WORK TO BE COMPLETED
Pictures aside, repeat all the entries below exactly as they appear.
☆ ☆ ☆ ☆ ☆
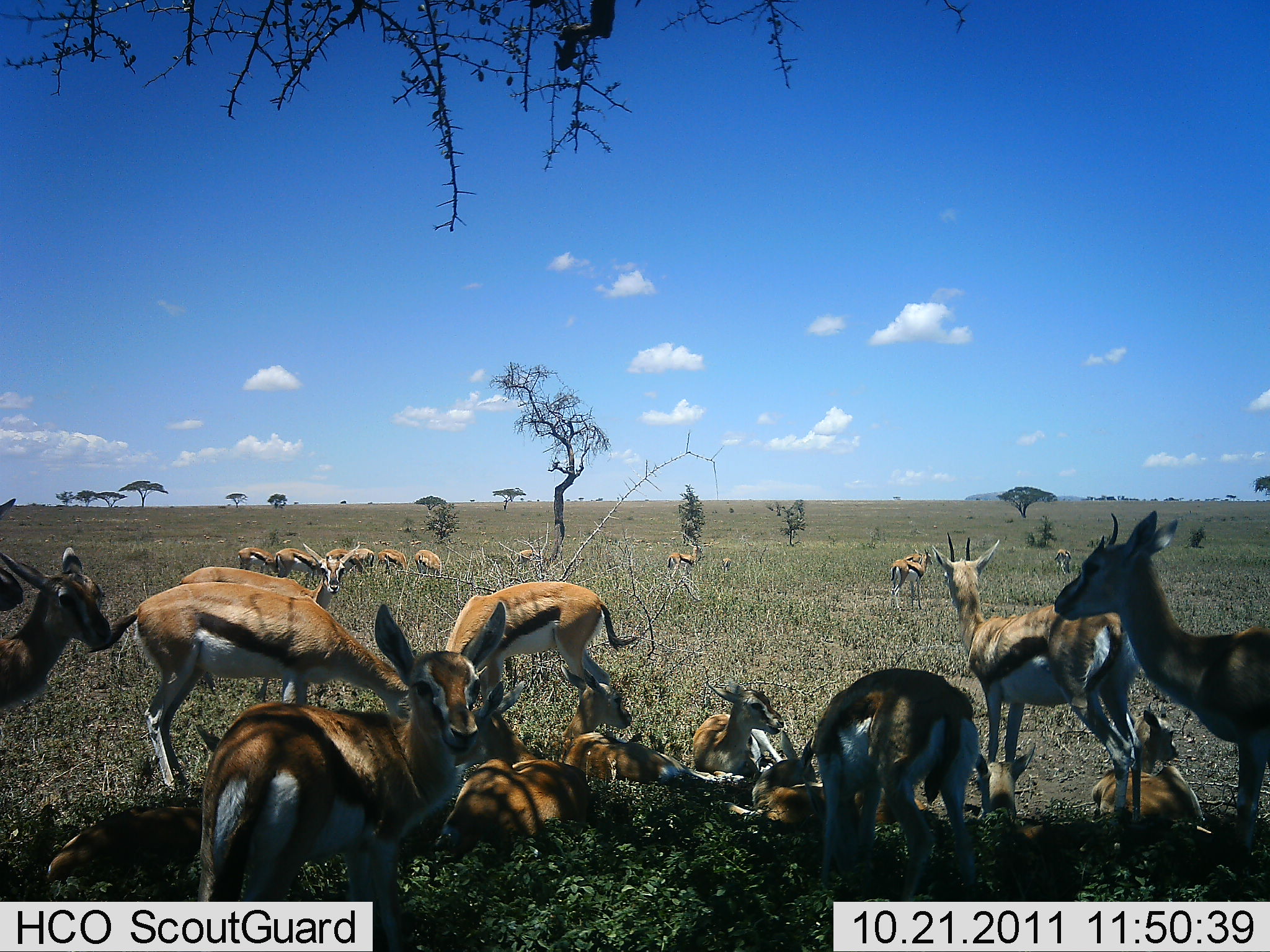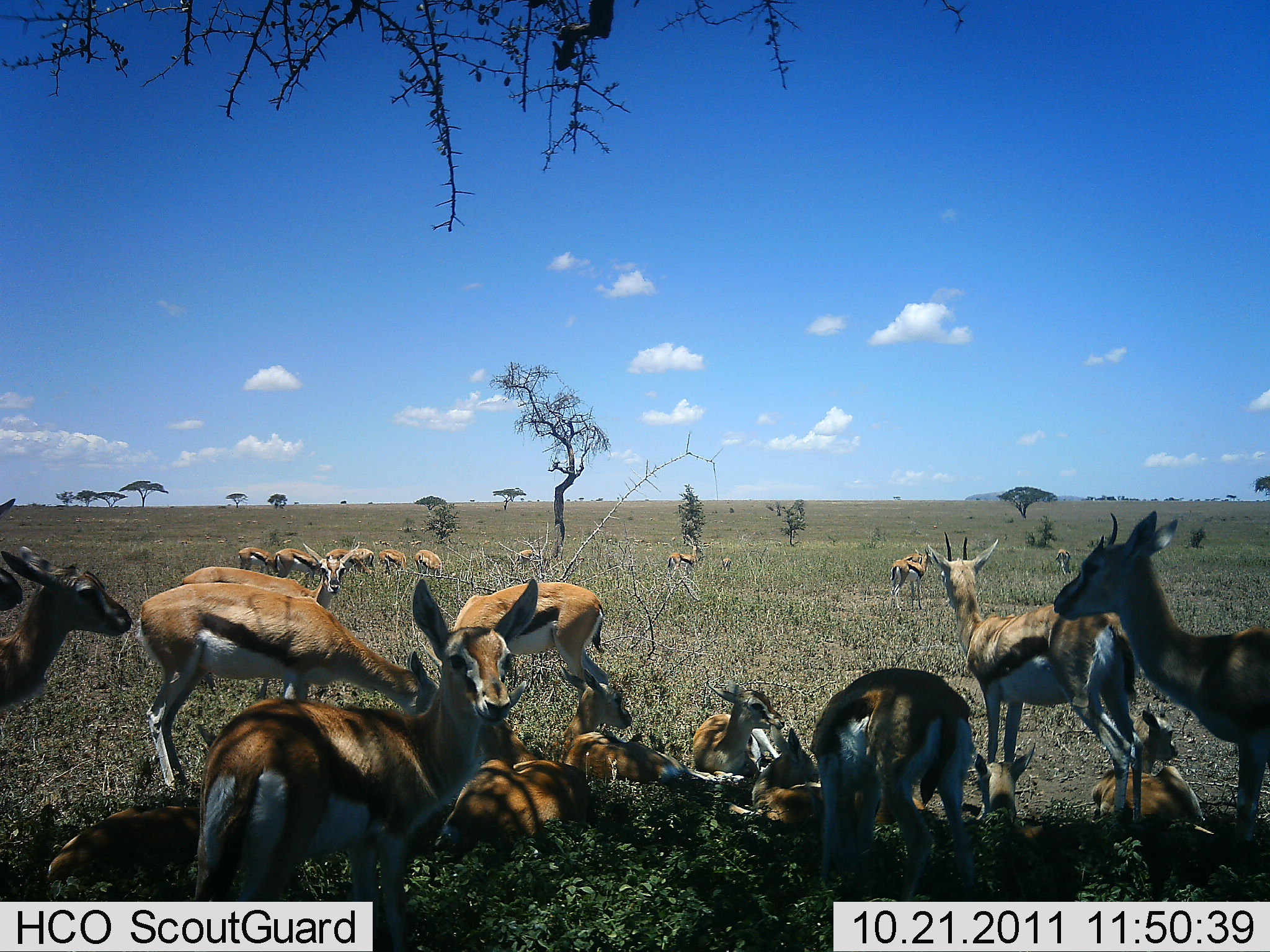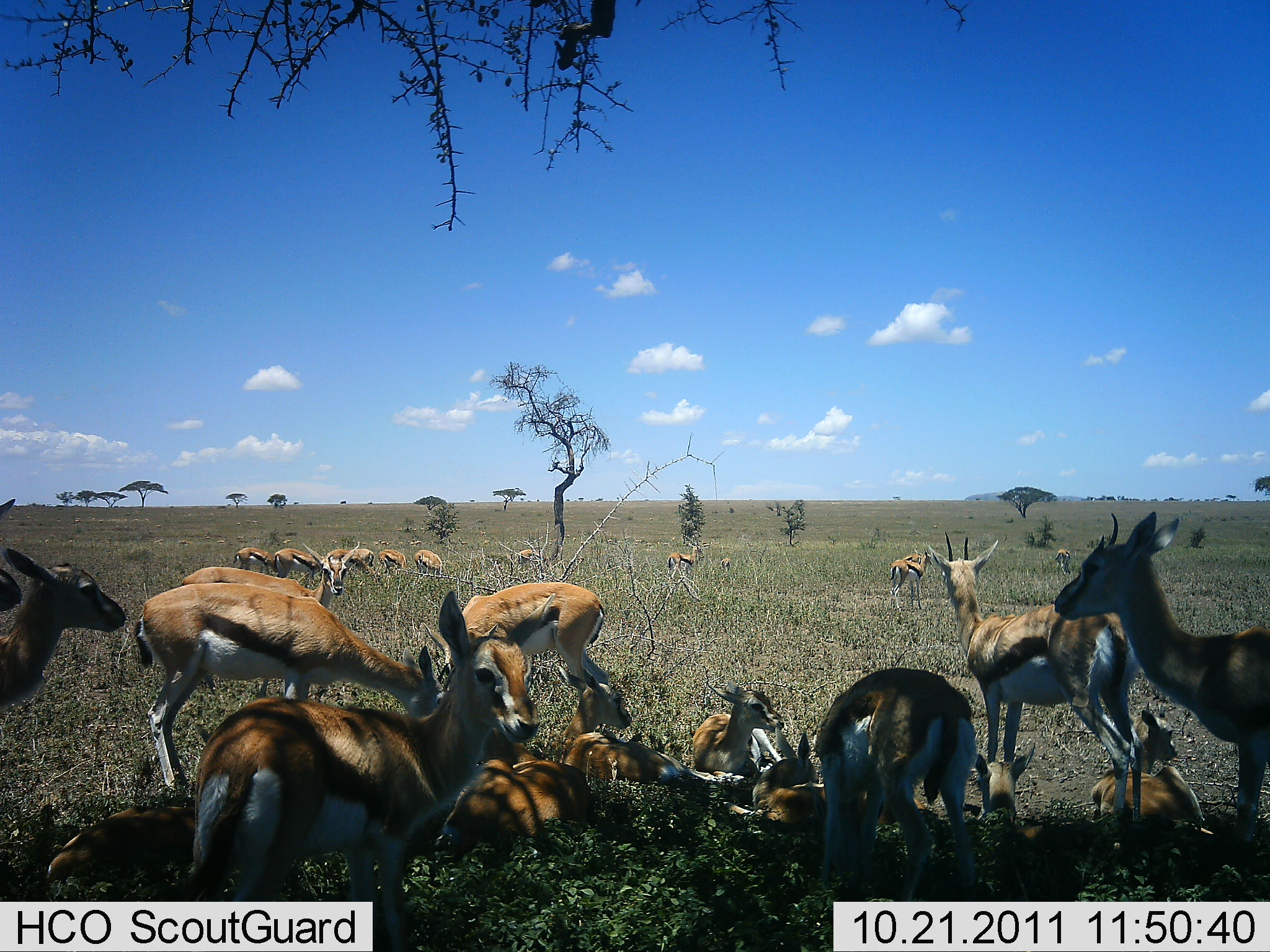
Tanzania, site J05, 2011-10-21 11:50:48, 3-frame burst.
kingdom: Animalia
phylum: Chordata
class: Mammalia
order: Artiodactyla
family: Bovidae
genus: Eudorcas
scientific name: Eudorcas thomsonii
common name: thomson's gazelle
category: gazellethomsons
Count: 11-50.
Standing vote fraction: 82%.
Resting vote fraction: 82%.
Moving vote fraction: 9%.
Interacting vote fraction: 27%.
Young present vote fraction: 36%.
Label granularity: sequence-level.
☆ ☆ ☆ ☆ ☆
SOLVED EXERCISE
Tanzania, site J05, 2011-10-21 11:50:48, 3-frame burst.
kingdom: Animalia
phylum: Chordata
class: Mammalia
order: Artiodactyla
family: Bovidae
genus: Eudorcas
scientific name: Eudorcas thomsonii
common name: thomson's gazelle
category: gazellethomsons
Count: 11-50.
Standing vote fraction: 82%.
Resting vote fraction: 82%.
Moving vote fraction: 9%.
Interacting vote fraction: 27%.
Young present vote fraction: 36%.
Label granularity: sequence-level.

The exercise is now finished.